BreakHis: Hybrid CNN Classification of Breast Cancer Histopathology

Overview

Final project for CMSC 630 (Image Analysis), Fall 2025 at VCU. The task was binary classification — benign vs. malignant — on the BreakHis histopathological image dataset, with a specific requirement to explore hybrid architectures rather than training a CNN end-to-end.

The hybrid setup: freeze a pre-trained ImageNet CNN and use it purely as a fixed feature extractor, then train a classical classifier (SVM, MLP, KNN) on top of the extracted features. This decouples representation learning from classification, which is useful when you have a modest dataset (BreakHis has ~7,900 images) and want to leverage what large CNNs already learned about visual hierarchy without overfitting on the target task.

Pipeline

Histopathology slides → preprocess to 224×224 → feature extraction via DenseNet201 (1920-d) or ResNet50 (2048-d) → classification via MLP, SVM (RBF kernel), or KNN → benign/malignant prediction.

Nine (feature extractor × classifier × magnification) configurations evaluated across 40X and 100X magnifications, with patient-aware train/test splits to prevent data leakage.

Results

Best configuration: DenseNet201 + SVM at 40X — 92.08% accuracy, F1 0.920, AUC-ROC 0.977. This exceeds the 92% benchmark from Bardou et al. (2018), the reference baseline for the assignment.

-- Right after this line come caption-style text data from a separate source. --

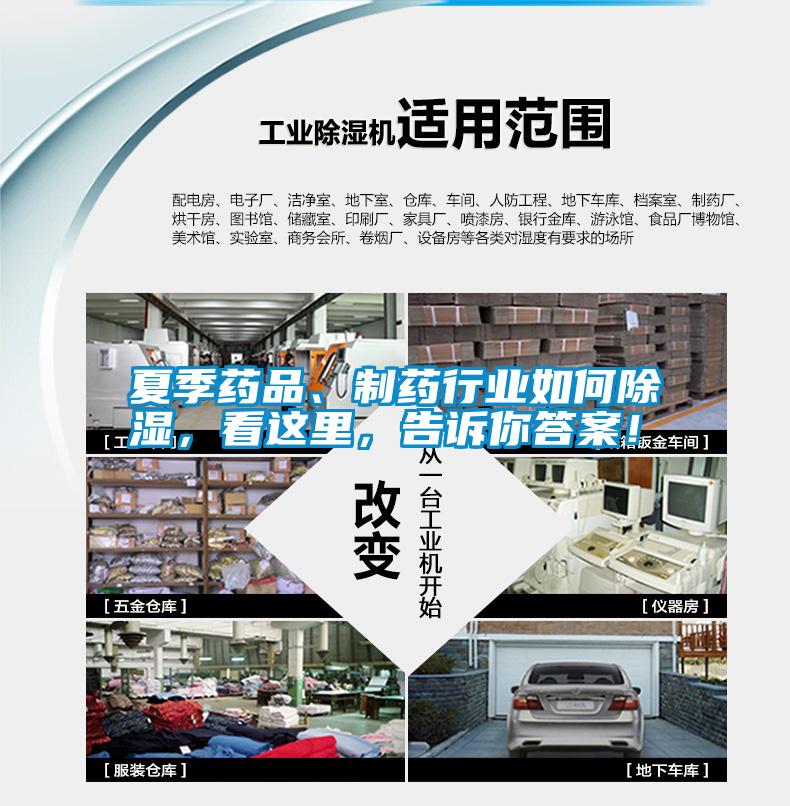 夏季藥品、制藥行業如何除濕,看這里,告訴你答案!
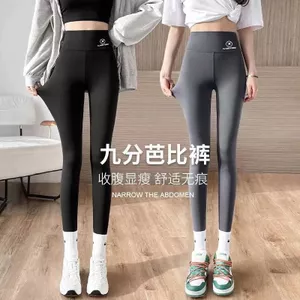 Quần Cá Mập Nữ Mùa Hè Mỏng Áo Khoác Ngoài Thể Dục Eo Cao Nâng Hông Quần Tập Yoga Quần Legging Một Lớp Cho Thể Thao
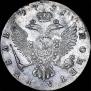 1 rouble 1751 year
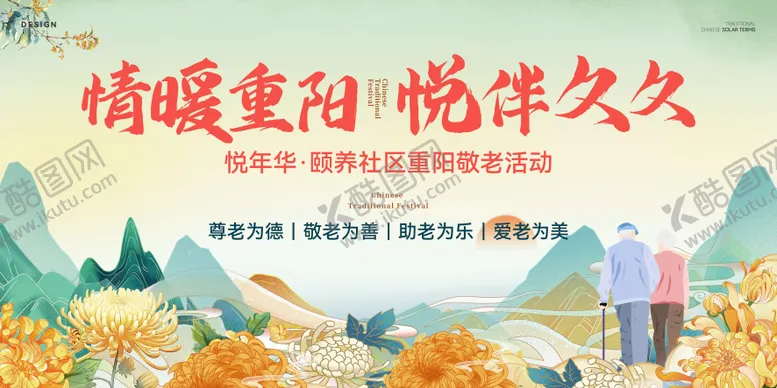 编号：29032712041453257790【酷图网】源文件下载-重阳节活动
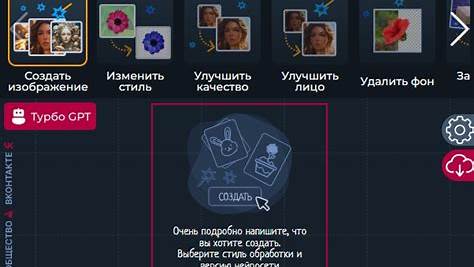 Тайны интернет-сообществ: Как Reddit, Discord и Telegram формируют нашу реальность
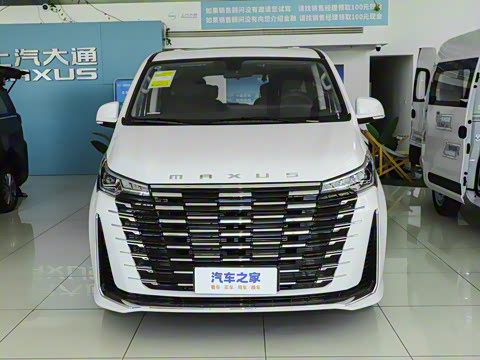 2025�� MAX 2.0T �Զ������� ���� 7��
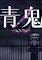 Cover image for the game Aooni2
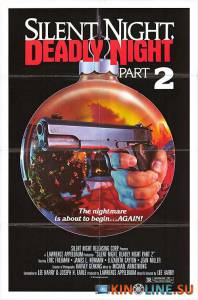  ,  2 / Silent Night, Deadly Night Part2 [1987]  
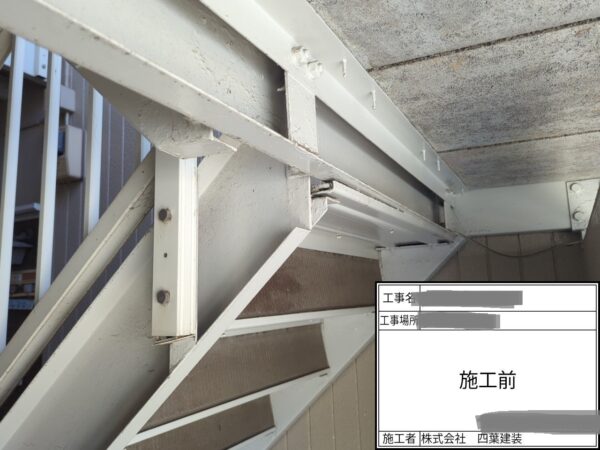 千葉県千葉市若葉区　アパート　外壁塗装工事　お問い合わせ～現場調査に伺いました！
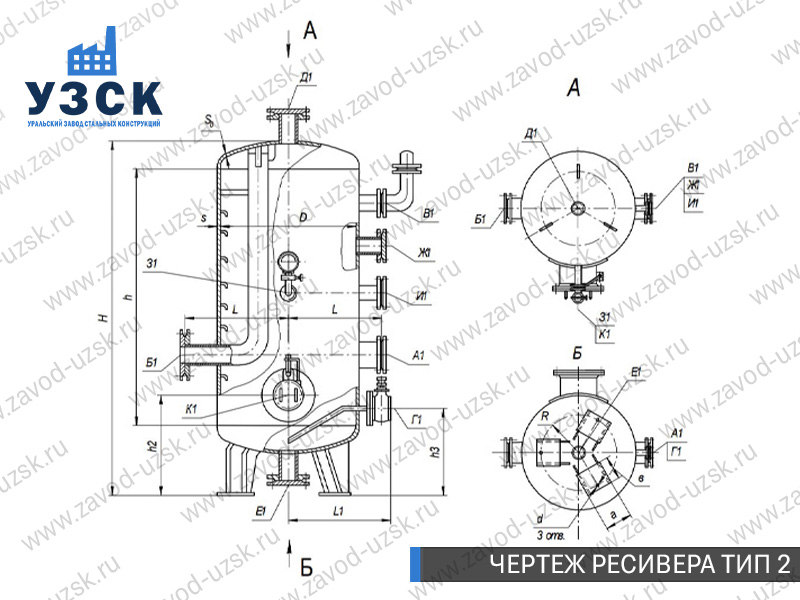 чертеж ресивера, чертеж воздухосборника ТИП 2 Екатеринбург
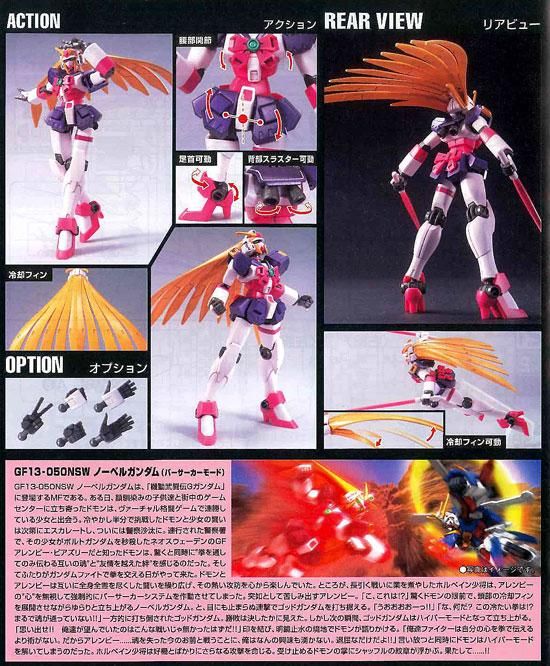HGFC 1/144 ノーベルガンダム バーサーカーモード プラモデル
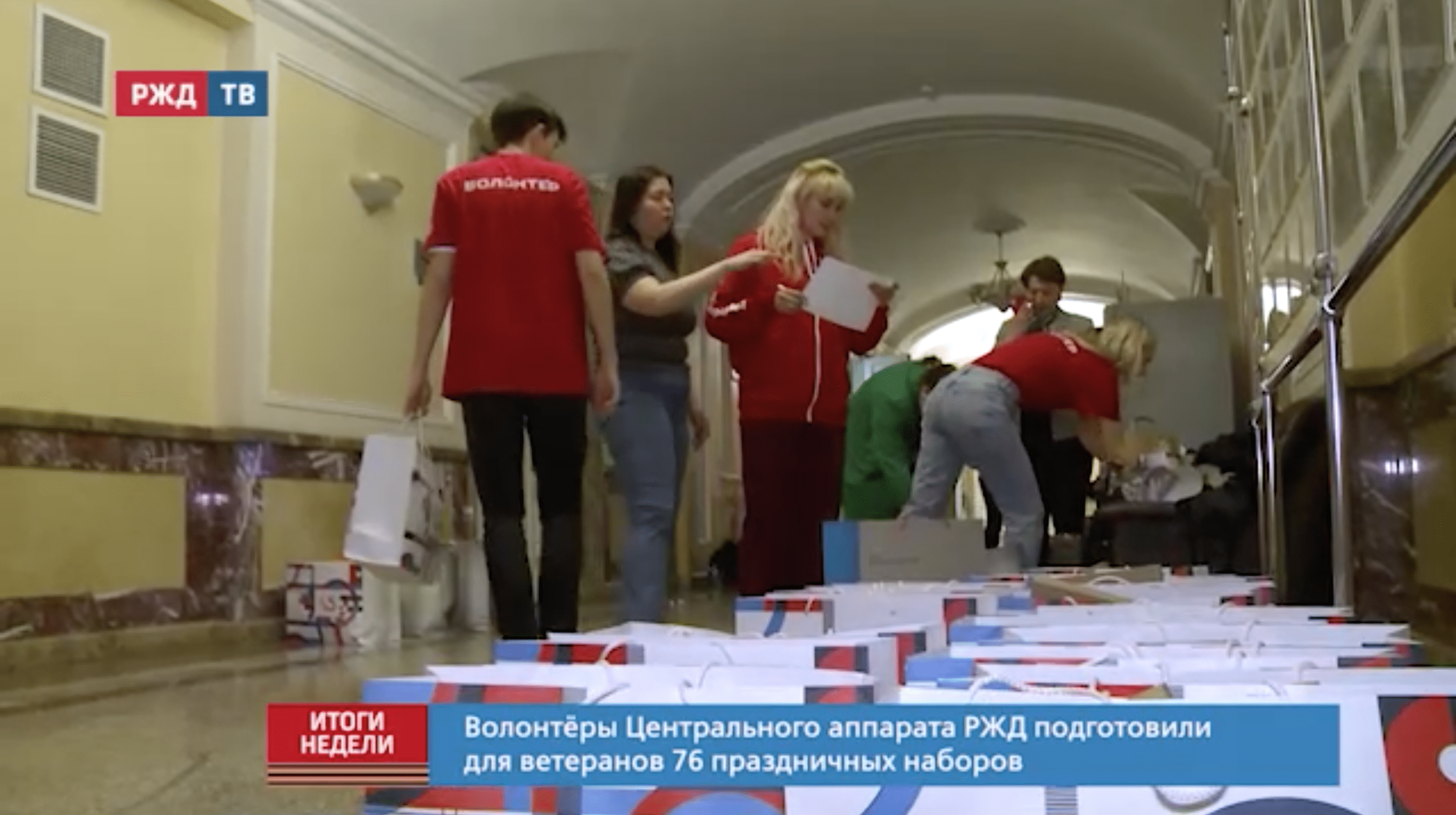 Снимок экрана 2022-05-09 в 20.10.08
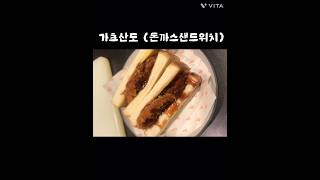 가츠산도 돈까스샌드위치      porkcutlet snadwich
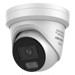 Cámaras de Seguridad –  – DS-2CD23123G2-LIY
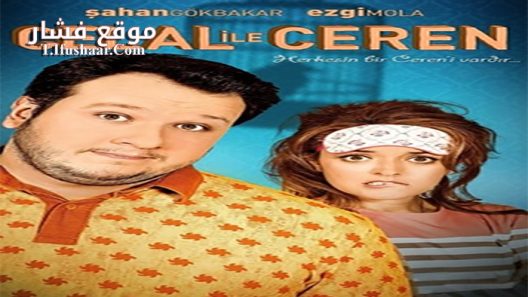 فيلم Celal and Ceren 2013 مترجم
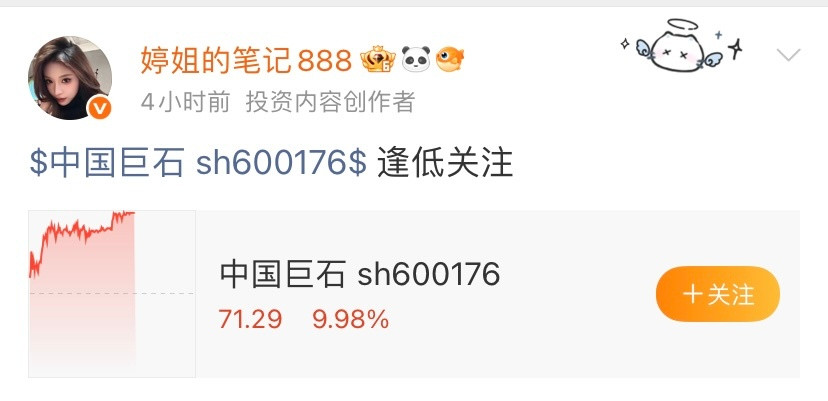 成功封板！🎉恭喜跟上的伙伴，香槟已备好，一起庆祝胜利！评论178、点赞破20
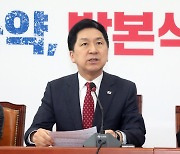 김기현 대표 '윤리의식 결여되면 조직 지속 못해'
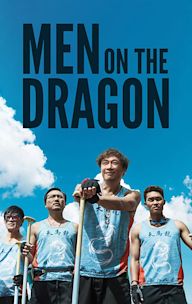 Men on the Dragon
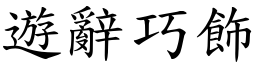 遊辭巧飾 (楷體矢量字庫)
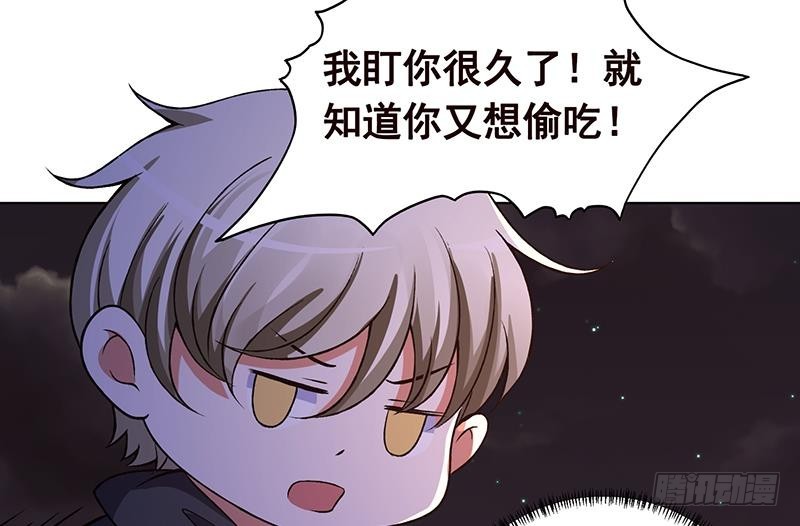 第149话 第三系异能32
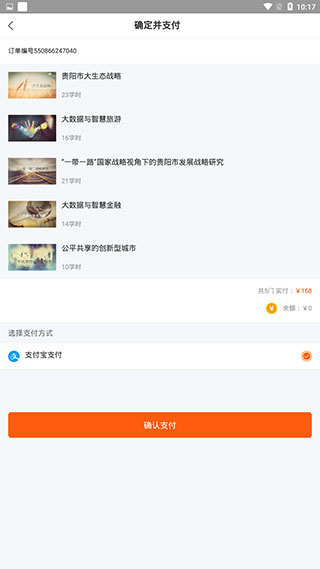 贵州继续教育怎么选课图片7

Three observations worth the effort of running the full comparison matrix rather than just tuning one model:

DenseNet201 beat ResNet50 by 8–11% across every classifier. The dense-connectivity pattern appears to preserve finer-grained histological features that convolutional strides in ResNet collapse.
40X magnification outperformed 100X by 1–2% for the strong classifiers. Counter to intuition — at higher magnification, the field of view narrows and broader tissue architecture (which carries the benign/malignant signal) is lost.
KNN lagged everywhere. The curse of dimensionality bites hard on 1920-d and 2048-d feature vectors; the neighborhood structure in that space isn’t meaningful for classification.

Infrastructure

Ran on VCU’s Athena HPC cluster (SLURM-managed, GPU-H100). The full pipeline — 2 feature extractors × 3 classifiers × 2 magnifications × cross-validation folds — fits comfortably within a single GPU job. Feature extraction is the bottleneck; once extracted and cached, classifier training runs in seconds.

What I’d do differently

Two choices in hindsight:

Data augmentation was intentionally excluded because the assignment emphasized architecture comparison, not squeezing out the last points of accuracy. For a production version, horizontal flips and small rotations (preserving the benign/malignant signal) would likely push accuracy past 93%.
Stain normalization was handled at preprocessing time rather than as a learned component. Recent work (e.g., StainGAN) integrates normalization into the model itself, which could reduce variance from the three different hospital sources in BreakHis.

Neither would change the main finding — DenseNet201 features are the right substrate for this problem — but both are natural next steps.